Задание: Можете дословно переписать фрагмент приведённого ниже текста о «Задонщине», начиная со слов «Сто?ит обратить внимание» и заканчивая словами «письменно зафиксированном тексте.»?

Исходный текст:
Сто?ит обратить внимание на то, что в «Задонщине» пара «братьев», Дмитрий Московский и Владимир Серпуховской, дублируется другой парой, на сей раз настоящих (или сводных) братьев, Андреем и Дмитрием Ольгердовичами. Не исключено, что вторая пара — некий «реликт» более ранних версий «Задонщины», в которых в качестве главного героя мог выступать Ольгерд Литовский. Кстати, эти ранние версии творения вполне могли родиться в голове будущего автора «Задонщины», тогда еще боярина, и спеты на княжеских пирах при жизни Ольгерда задолго до Куликовской и Вожской битв. Но не пропадать же добру, и всплывшие в памяти инока Софония старые «наработки» брянского боярина тоже нашли свое место в письменно зафиксированном тексте.

Листинг данных:

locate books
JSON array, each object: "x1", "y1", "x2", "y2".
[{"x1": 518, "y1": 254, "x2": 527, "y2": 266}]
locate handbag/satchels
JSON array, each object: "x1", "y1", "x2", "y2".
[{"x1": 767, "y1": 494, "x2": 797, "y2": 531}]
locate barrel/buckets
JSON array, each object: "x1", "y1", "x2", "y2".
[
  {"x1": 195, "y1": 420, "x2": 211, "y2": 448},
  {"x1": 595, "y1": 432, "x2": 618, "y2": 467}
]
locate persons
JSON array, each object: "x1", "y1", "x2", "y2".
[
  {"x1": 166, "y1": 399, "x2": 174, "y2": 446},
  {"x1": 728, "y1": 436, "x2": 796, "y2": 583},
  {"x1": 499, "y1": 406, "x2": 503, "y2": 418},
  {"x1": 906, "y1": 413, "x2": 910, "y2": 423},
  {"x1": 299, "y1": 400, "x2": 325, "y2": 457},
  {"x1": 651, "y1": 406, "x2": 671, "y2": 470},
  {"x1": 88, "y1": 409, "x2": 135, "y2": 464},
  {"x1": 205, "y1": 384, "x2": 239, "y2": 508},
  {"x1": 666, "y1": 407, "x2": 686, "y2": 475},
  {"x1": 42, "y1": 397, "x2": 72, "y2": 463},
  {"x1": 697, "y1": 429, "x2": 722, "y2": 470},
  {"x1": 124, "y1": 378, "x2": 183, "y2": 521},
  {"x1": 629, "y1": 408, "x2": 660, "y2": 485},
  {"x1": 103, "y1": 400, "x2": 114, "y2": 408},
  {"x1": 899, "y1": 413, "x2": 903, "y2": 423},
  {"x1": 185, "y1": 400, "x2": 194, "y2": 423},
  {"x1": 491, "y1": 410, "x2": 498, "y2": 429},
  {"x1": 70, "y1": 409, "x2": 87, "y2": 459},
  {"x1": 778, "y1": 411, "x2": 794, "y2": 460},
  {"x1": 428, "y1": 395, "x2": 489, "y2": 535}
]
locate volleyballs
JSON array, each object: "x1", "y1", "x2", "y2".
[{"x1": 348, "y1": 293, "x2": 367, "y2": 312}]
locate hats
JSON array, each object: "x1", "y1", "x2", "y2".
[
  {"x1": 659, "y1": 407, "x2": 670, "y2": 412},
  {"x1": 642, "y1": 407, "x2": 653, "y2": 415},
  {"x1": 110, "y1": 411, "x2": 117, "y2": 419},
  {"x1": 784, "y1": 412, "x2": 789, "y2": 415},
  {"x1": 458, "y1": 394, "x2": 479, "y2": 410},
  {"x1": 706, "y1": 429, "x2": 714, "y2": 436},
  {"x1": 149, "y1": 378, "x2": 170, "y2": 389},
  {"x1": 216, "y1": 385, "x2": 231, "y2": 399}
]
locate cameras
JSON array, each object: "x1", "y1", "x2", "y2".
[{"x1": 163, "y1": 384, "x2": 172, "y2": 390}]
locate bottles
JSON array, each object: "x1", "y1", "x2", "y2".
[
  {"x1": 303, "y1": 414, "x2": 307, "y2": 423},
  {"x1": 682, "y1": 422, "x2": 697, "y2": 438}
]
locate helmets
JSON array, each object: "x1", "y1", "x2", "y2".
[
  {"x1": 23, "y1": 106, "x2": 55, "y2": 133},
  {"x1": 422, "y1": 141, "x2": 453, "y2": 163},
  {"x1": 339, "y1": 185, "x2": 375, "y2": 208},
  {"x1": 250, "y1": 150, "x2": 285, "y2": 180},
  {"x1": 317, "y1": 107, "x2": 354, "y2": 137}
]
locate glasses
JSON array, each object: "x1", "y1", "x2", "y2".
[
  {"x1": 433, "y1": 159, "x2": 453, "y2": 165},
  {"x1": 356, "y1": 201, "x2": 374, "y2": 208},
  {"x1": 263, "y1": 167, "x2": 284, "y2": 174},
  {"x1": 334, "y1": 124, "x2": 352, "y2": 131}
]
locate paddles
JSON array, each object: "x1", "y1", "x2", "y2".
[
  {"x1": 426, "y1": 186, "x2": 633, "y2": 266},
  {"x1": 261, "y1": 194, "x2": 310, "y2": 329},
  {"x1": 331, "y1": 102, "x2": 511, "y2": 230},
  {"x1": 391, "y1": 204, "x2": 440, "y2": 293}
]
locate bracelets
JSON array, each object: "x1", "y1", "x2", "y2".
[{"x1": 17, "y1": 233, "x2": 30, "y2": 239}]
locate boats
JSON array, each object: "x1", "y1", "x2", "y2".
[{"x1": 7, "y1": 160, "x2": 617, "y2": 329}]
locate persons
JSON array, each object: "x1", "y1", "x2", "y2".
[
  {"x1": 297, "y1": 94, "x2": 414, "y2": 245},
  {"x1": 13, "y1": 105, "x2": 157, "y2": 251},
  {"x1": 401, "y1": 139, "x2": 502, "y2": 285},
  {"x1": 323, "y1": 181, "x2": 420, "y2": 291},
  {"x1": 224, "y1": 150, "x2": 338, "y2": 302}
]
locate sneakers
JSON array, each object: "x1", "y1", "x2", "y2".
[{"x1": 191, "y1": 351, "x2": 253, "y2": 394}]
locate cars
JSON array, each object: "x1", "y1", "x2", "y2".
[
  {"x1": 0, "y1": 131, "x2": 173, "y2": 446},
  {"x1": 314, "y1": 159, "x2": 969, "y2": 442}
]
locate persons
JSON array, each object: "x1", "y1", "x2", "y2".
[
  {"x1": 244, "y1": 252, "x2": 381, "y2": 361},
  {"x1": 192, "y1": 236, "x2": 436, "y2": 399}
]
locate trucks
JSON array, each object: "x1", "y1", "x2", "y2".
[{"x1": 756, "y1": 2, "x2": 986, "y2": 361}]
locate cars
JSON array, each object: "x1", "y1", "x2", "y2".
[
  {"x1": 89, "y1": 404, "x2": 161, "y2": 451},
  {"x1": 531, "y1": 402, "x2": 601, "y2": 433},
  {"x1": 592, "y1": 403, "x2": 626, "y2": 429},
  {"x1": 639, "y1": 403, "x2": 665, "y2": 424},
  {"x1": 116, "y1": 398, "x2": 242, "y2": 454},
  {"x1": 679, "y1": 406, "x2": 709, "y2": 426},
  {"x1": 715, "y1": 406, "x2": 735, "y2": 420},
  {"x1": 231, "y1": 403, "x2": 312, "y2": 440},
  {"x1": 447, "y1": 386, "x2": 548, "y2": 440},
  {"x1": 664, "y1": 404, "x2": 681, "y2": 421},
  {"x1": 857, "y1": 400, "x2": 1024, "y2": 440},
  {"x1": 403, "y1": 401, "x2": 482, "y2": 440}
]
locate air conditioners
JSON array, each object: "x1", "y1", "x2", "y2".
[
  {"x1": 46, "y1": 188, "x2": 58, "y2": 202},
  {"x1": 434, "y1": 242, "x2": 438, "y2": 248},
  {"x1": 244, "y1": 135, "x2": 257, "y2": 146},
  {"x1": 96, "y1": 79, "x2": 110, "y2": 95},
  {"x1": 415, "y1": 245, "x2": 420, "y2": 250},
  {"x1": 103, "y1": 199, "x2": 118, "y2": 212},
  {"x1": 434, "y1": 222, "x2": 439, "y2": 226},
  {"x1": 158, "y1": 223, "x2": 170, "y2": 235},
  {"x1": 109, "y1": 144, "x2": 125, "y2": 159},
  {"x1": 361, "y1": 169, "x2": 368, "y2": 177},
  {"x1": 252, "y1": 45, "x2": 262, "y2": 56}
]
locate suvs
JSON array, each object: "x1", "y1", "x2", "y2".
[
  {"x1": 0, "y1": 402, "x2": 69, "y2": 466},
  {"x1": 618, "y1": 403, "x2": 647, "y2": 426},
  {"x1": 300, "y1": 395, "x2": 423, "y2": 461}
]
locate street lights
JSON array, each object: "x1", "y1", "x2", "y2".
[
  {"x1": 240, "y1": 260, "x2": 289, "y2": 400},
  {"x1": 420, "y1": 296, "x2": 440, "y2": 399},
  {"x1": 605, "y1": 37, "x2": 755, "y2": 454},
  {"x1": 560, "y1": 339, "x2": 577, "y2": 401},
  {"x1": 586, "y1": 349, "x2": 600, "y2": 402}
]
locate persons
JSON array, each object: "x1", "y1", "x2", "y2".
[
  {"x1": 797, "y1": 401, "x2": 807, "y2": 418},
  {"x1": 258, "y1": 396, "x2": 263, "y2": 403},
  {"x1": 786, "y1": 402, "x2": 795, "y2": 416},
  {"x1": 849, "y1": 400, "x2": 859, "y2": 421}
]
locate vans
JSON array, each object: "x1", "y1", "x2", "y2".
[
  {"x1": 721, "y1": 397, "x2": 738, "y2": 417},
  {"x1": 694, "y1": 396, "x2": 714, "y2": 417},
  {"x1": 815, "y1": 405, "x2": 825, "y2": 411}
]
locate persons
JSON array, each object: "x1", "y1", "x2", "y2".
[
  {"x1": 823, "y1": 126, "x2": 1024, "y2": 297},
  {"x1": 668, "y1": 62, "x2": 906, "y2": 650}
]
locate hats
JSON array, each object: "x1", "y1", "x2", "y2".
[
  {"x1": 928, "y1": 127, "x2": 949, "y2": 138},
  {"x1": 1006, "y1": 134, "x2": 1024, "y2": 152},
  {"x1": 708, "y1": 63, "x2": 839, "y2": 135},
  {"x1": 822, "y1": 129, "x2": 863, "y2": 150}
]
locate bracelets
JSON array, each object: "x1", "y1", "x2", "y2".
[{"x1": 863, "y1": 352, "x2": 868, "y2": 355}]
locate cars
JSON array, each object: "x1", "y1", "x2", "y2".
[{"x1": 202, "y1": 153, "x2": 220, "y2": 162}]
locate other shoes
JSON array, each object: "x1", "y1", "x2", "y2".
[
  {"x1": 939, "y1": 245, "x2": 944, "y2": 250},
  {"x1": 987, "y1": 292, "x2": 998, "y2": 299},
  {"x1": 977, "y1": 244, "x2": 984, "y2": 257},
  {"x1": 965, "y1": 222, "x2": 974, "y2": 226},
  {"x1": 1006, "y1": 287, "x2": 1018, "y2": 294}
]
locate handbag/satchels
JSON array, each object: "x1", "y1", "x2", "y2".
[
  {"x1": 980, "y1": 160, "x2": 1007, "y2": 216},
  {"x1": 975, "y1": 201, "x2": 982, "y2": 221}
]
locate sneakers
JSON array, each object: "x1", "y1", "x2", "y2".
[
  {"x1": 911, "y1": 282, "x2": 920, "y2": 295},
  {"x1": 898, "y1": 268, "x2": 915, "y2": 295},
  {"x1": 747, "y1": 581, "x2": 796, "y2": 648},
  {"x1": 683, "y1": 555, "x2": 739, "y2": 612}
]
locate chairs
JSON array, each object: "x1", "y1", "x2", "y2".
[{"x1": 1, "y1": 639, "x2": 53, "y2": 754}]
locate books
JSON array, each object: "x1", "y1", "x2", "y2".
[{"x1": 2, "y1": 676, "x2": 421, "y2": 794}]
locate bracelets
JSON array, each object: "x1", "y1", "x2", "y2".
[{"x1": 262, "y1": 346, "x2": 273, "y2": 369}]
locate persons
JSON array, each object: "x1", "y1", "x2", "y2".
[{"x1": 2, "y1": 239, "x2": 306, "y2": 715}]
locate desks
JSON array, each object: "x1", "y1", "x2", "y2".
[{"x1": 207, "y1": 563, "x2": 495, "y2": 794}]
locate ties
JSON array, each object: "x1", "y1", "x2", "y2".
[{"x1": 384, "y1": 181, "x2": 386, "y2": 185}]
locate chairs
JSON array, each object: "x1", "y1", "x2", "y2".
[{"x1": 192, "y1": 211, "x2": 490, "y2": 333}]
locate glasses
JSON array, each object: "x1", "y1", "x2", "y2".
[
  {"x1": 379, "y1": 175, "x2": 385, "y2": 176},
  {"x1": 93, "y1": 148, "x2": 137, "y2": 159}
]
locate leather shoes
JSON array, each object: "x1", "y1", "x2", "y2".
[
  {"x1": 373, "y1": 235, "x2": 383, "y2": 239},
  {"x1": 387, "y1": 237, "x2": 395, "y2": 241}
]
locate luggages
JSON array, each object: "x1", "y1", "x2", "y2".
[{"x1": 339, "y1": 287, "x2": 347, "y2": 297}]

Выполненное задание:
Сто?ит обратить внимание на то, что в «Задонщине» пара «братьев», Дмитрий Московский и Владимир Серпуховской, дублируется другой парой, на сей раз настоящих (или сводных) братьев, Андреем и Дмитрием Ольгердовичами. Не исключено, что вторая пара — некий «реликт» более ранних версий «Задонщины», в которых в качестве главного героя мог выступать Ольгерд Литовский. Кстати, эти ранние версии творения вполне могли родиться в голове будущего автора «Задонщины», тогда еще боярина, и спеты на княжеских пирах при жизни Ольгерда задолго до Куликовской и Вожской битв. Но не пропадать же добру, и всплывшие в памяти инока Софония старые «наработки» брянского боярина тоже нашли свое место в письменно зафиксированном тексте.